### [Exercise aim]
Print exactly, and only, the lines running from the line containing "family: Bovidae" through the end of the records below.

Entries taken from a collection
::::

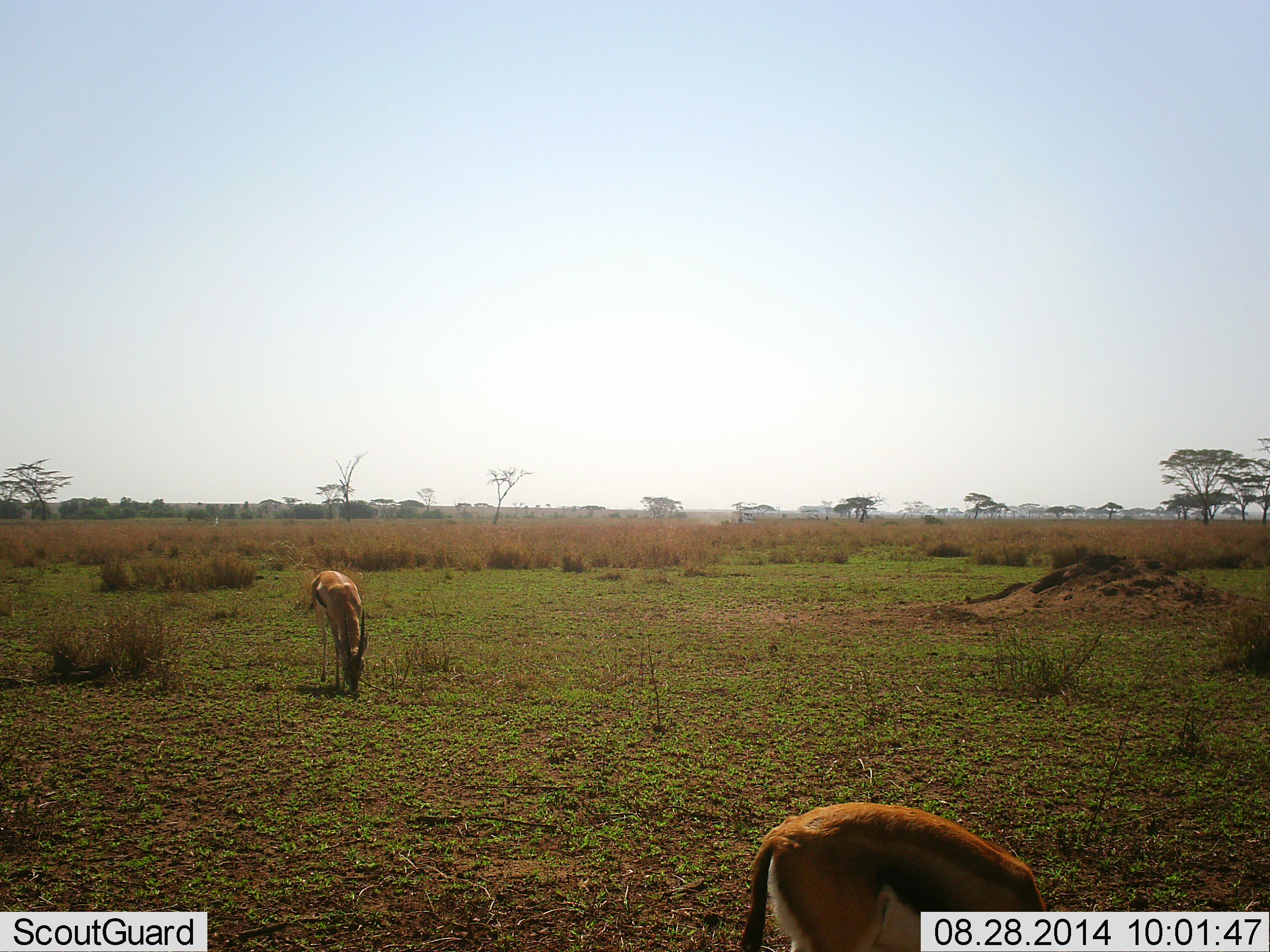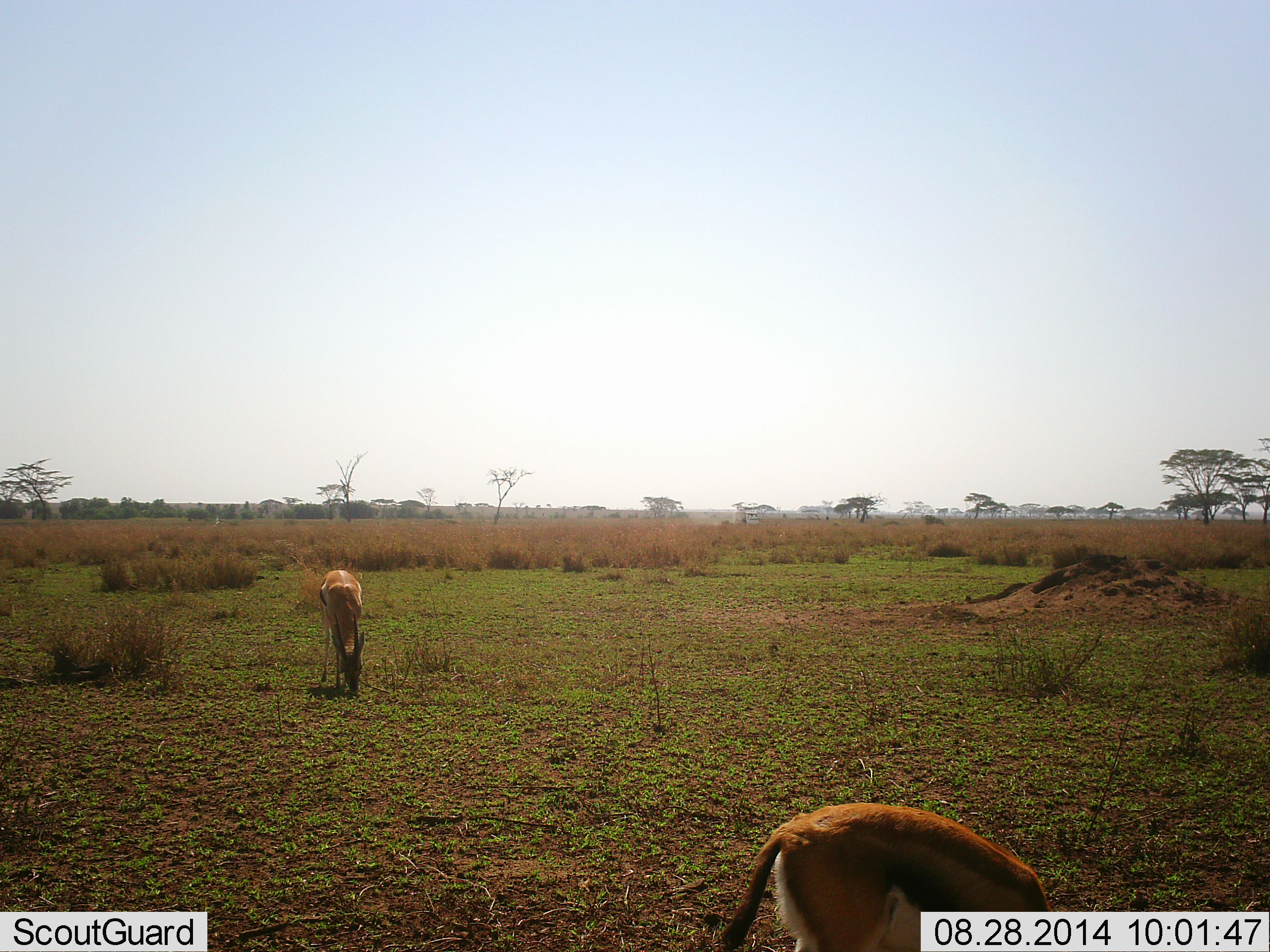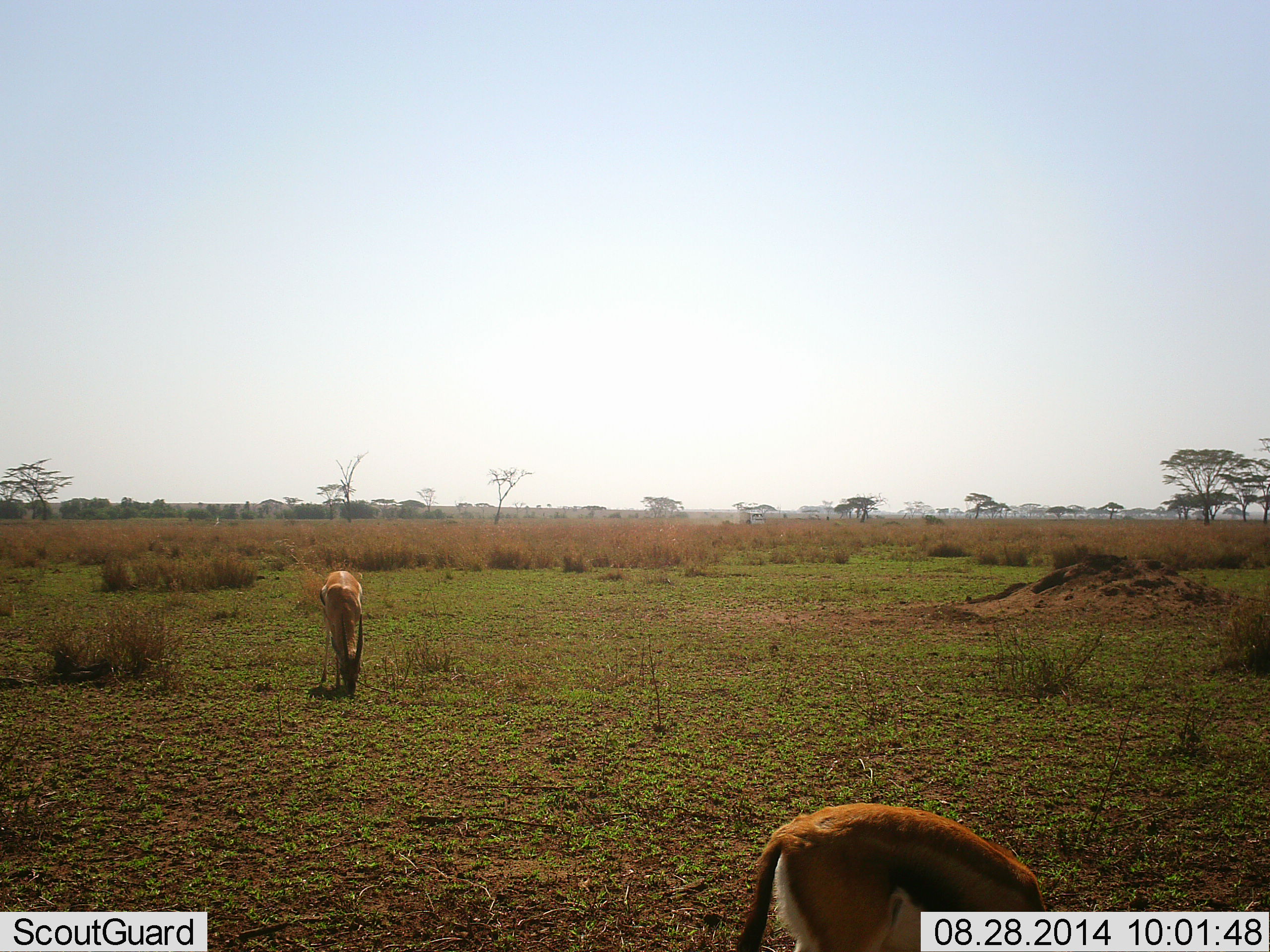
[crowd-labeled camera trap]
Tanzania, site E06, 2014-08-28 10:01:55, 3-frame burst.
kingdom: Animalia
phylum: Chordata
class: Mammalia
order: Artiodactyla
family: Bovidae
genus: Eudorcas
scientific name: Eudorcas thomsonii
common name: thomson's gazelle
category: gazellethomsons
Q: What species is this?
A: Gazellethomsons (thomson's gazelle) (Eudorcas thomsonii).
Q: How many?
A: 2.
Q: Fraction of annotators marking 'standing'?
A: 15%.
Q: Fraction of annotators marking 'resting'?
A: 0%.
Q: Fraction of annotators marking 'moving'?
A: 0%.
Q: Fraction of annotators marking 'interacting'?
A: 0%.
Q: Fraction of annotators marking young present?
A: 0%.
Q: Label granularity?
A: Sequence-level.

::::

### [Problem solution]
family: Bovidae
genus: Eudorcas
scientific name: Eudorcas thomsonii
common name: thomson's gazelle
category: gazellethomsons
Q: What species is this?
A: Gazellethomsons (thomson's gazelle) (Eudorcas thomsonii).
Q: How many?
A: 2.
Q: Fraction of annotators marking 'standing'?
A: 15%.
Q: Fraction of annotators marking 'resting'?
A: 0%.
Q: Fraction of annotators marking 'moving'?
A: 0%.
Q: Fraction of annotators marking 'interacting'?
A: 0%.
Q: Fraction of annotators marking young present?
A: 0%.
Q: Label granularity?
A: Sequence-level.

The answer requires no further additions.